Mike Sokolov commented on LUCENE-8681:
--------------------------------------

I updated the PR with a new patch that changes the API for creating collectors that can early terminate to use an enum to see what it would look like. Is this what you had in mind [~rcmuir]? For example {{TopFieldCollector.create(int numHits, int countingThreshold)}} becomes  {{TopFieldCollector.create(int numHits, TerminationStrategy terminationStrategy)}}, and so on. This masks the complexity a bit, and adds an explanatory label at the coset of a small loss of flexibility (you can no longer specify exactly how many hits should be counted exactly; you just get the choice of counting the number of results, or counting up to 1000. The change is mostly impacting tests, and some internal calls in IndexSearcher. It certainly simplifies the calling API for the pro-rating so it no longer must explain what the thresholding parameter is all about, so I think that's an improvement.

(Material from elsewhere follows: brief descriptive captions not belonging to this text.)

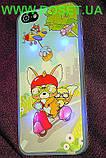 Детский музыкальный телефон для развития и игры Y-Phone, фото 3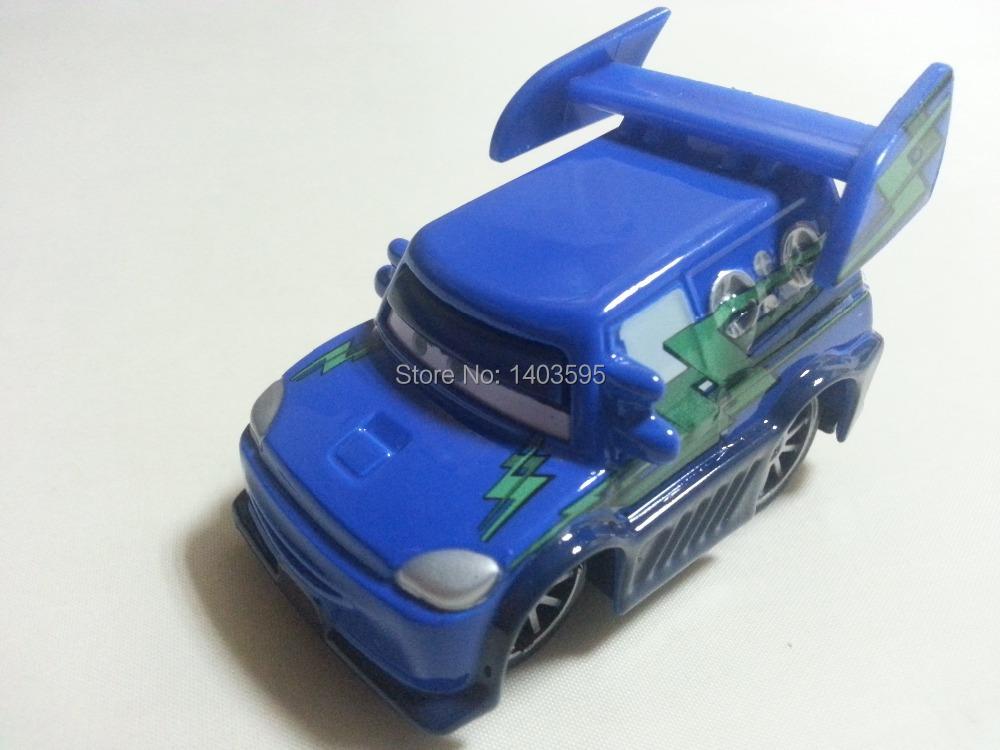Pixar Cars DJ flames Metal Diecast Toy Car 1:55 Loose Brand New Stock & Free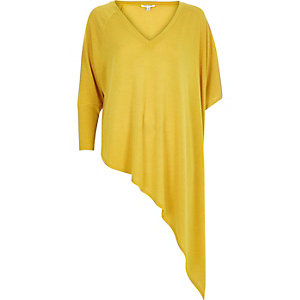 Yellow slouchy V-neck asymmetric knitted top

> Prorated early termination
> --------------------------
>
>                 Key: LUCENE-8681
>                 URL: https://issues.apache.org/jira/browse/LUCENE-8681
>             Project: Lucene - Core
>          Issue Type: Improvement
>          Components: core/search
>            Reporter: Mike Sokolov
>            Priority: Major
>          Time Spent: 20m
>  Remaining Estimate: 0h
>
> In this issue we'll exploit the distribution of top K documents among segments to extract performance gains when using early termination. The basic idea is we do not need to collect K documents from every segment and then merge. Rather we can collect a number of documents that is proportional to the segment's size plus an error bound derived from the combinatorics seen as a (multinomial) probability distribution.
> https://github.com/apache/lucene-solr/pull/564 has the proposed change.
> [~rcmuir] pointed out on the mailing list that this patch confounds two settings: (1) whether to collect all hits, ensuring correct hit counts, and (2) whether to guarantee that the top K hits are precisely the top K.
> The current patch treats this as the same thing. It takes the position that if the user says it's OK to have approximate counts, then it's also OK to introduce some small chance of ranking error; occasionally some of the top K we return may draw from the top K + epsilon.
> Instead we could provide some additional knobs to the user. Currently the public API is {{TopFieldCOllector.create(Sort, int, FieldDoc, int threshold)}}. The threshold parameter controls when to apply early termination; it allows the collector to terminate once the given number of documents have been collected.
> Instead of using the same threshold to control leaf-level early termination, we could provide an additional leaf-level parameter. For example, this could be a scale factor on the error bound, eg a number of standard deviations to apply. The patch uses 3, but a much more conservative bound would be 4 or even 5. With these values, some speedup would still result, but with a much lower level of ranking errors. A value of MAX_INT would ensure no leaf-level termination would ever occur.
> We could also hide the precise numerical bound and offer users a three-way enum (EXACT, APPROXIMATE_COUNT, APPROXIMATE_RANK) that controls whether to apply this optimization, using some predetermined error bound.
> I posted the patch without any user-level tuning since I think the user has already indicated a preference for speed over precision by specifying a finite (global) threshold, but if we want to provide finer control, these two options seem to make the most sense to me. Providing access to the number of standard deviation to allow from the expected distribution gives the user the finest control, but it could be hard to explain its proper use.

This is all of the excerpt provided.